And I think he was able to sustain those two pillars of his coalition kind of throughout the whole process. I mean, like I said, there was a little fluctuation. Another piece that's perhaps a little less empirical is his messaging was so consistent from the start for a guy who is known for lacking discipline, for a guy who Barack Obama looked at and thought, this guy's a gaffe machine, how can he get through this? Obama, the great orator, looking at Biden going like, how could this guy do what I did?
Well, Biden did something different and did it well. He carved out a message that was somewhat anodyne. But also I think about what he could do for other people, which was to kind of restore some comedy and some calm to the country.
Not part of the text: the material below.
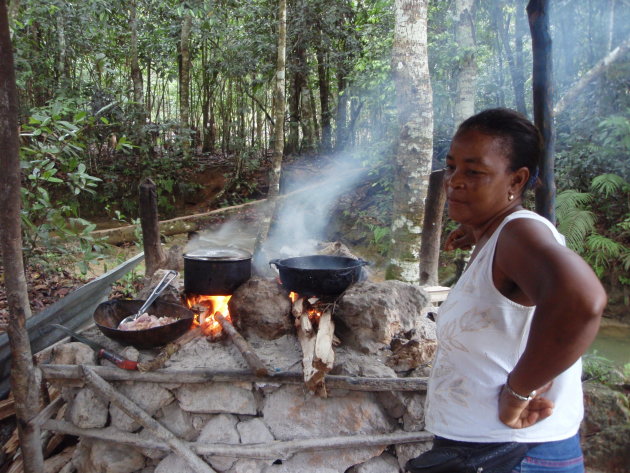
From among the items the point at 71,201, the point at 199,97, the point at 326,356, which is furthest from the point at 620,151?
the point at 199,97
And he stuck with it and he was able to take all the different policies and put them into that bucket. And I think it's a construct that's very important for a candidate to be able to explain to people what is it that you're going to do for them that is about them and what they want.
And it's what we think that Hillary Clinton failed to do effectively. In twenty sixteen, we read the previous book Shattered. And our main conclusion is there are a lot of things that went into her losing. But we think the biggest factor was actually that her slogan and a lot of her talk outside the slogan was I'm with her, which was about her, not about what she was going to do for other people. And I think Biden really hit that not only hard, but well and consistently throughout the primary and through the general election.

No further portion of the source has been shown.